Filesharing Das Europäische Parlament hat sich im Kampf gegen Urheberrechtsverletzungen im Internet gestern in Straßburg gegen eine EU-weite Umsetzung des so genannten französischen Modells ausgesprochen. In Frankreich trat vor einiger Zeit eine Regelung in Kraft, nach der Provider ihren Kunden den Internetzugang sperren müssen, wenn diese dreimal beim Verstoß gegen das Urheberrecht erwischt wurden. Vergleichbare Richtlinien, nach denen der Medienindustrie faktisch selbst staatliche Aufgaben wie die Strafverfolgung und Sanktionierung von Gesetzesverstößen übertragen werden, werden seitdem auch in anderen Ländern diskutiert.

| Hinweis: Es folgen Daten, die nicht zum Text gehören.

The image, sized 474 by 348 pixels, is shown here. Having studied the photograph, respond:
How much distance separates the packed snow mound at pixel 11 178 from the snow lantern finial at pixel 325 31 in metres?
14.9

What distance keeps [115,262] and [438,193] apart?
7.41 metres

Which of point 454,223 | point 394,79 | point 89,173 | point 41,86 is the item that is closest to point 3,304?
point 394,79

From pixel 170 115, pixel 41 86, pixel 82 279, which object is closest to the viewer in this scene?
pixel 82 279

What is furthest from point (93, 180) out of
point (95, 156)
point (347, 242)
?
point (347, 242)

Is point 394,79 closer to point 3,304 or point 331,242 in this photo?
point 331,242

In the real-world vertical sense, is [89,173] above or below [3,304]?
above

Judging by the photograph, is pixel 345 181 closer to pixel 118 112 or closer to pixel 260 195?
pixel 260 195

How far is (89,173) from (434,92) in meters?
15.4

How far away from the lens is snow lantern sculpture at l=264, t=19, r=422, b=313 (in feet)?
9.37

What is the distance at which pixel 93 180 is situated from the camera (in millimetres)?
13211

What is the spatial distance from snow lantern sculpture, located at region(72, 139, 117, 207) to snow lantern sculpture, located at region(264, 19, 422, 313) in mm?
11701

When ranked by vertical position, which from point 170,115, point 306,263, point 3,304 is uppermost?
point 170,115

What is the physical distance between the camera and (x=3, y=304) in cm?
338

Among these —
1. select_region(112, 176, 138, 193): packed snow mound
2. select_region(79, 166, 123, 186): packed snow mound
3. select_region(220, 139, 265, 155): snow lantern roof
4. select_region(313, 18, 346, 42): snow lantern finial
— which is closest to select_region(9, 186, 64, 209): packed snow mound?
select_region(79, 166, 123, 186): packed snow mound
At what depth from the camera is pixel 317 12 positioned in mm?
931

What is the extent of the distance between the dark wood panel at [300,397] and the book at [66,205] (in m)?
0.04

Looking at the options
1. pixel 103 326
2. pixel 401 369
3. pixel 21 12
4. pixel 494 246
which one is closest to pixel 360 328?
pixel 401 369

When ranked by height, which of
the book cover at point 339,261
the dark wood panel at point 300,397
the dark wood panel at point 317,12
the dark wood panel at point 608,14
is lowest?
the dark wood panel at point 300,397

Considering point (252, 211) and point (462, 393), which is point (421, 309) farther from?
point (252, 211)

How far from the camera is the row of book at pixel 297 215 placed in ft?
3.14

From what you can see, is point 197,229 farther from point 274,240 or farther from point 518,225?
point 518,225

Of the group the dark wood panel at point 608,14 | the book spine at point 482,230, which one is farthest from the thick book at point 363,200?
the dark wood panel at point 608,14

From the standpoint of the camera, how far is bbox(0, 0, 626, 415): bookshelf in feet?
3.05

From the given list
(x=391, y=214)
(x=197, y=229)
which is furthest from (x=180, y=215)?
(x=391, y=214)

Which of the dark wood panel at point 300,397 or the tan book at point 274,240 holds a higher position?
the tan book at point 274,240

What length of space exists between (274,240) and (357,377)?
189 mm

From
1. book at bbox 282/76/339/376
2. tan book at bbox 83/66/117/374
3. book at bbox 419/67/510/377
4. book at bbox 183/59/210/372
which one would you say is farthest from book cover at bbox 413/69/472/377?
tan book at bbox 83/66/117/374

Das EU-Parlament sprach sich allerdings mit großer Mehrheit für den Antrag des Abgeordneten Guy Bono aus. In diesem wird eine solche Regelung abgelehnt, weil sie massiv gegen verschiedene Grundrechte der Internetnutzer verstoße. 573 Mitglieder stimmten für die Annahme des Papiers als Position des des Parlaments, nur 74 dagegen.

"Damit sollte klargestellt sein, dass es nicht geduldet wird, wenn man Provider ohne eine ordentliche juristische Entscheidung dazu zwingt, Internetzugänge von Nutzern abzuschalten", sagte der schwedische EU-Parlamentarier Christofer Fjellner. Die Sammlung und Auswertung von Beweisen solle nie einer bestimmten Interessengruppe überlassen werden.

Die Durchsetzung des französischen Modells in anderen Ländern dürfte den Lobbyisten durch diese Positionierung seitens des EU-Parlaments deutlich schwerer fallen, auch wenn sie in dieser Form für die Mitgliedsstaaten ist nicht bindend. Bono forderte die französische Regierung trotzdem auf, ihre Regelung unter Berücksichtigung des Beschlusses erneut einer Prüfung zu unterziehen.